GIVEN ENTRIES:
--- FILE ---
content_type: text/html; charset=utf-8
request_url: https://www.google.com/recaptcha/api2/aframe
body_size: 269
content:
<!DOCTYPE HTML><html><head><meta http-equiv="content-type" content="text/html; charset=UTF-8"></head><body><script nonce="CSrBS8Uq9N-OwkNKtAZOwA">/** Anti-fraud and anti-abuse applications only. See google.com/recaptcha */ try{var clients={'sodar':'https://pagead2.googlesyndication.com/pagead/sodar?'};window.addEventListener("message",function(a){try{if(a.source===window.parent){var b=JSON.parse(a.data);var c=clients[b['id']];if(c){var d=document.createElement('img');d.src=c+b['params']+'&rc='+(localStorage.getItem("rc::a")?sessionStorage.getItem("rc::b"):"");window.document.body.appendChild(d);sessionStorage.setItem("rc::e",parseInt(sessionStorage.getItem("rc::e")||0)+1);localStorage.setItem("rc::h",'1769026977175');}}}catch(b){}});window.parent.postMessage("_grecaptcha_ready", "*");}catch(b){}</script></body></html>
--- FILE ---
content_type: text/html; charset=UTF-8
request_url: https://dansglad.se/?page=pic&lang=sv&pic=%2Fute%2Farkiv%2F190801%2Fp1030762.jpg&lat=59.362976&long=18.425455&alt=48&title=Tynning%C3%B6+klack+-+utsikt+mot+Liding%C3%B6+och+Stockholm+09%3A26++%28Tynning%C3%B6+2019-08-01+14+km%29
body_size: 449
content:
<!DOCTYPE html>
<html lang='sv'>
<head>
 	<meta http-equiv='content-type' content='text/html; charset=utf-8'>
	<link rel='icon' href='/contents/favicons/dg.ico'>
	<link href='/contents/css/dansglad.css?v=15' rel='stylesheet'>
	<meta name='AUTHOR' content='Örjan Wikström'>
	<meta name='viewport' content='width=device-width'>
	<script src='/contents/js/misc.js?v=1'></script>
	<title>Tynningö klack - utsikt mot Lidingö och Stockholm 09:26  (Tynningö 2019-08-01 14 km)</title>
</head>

YOUR TASK: Each line, starting with the one containing "<meta name='AUTHOR' content='Örjan" and ending with the last line of the records above, should be reproduced exactly.

EXERCISE ANSWER:
	<meta name='AUTHOR' content='Örjan Wikström'>
	<meta name='viewport' content='width=device-width'>
	<script src='/contents/js/misc.js?v=1'></script>
	<title>Tynningö klack - utsikt mot Lidingö och Stockholm 09:26  (Tynningö 2019-08-01 14 km)</title>
</head>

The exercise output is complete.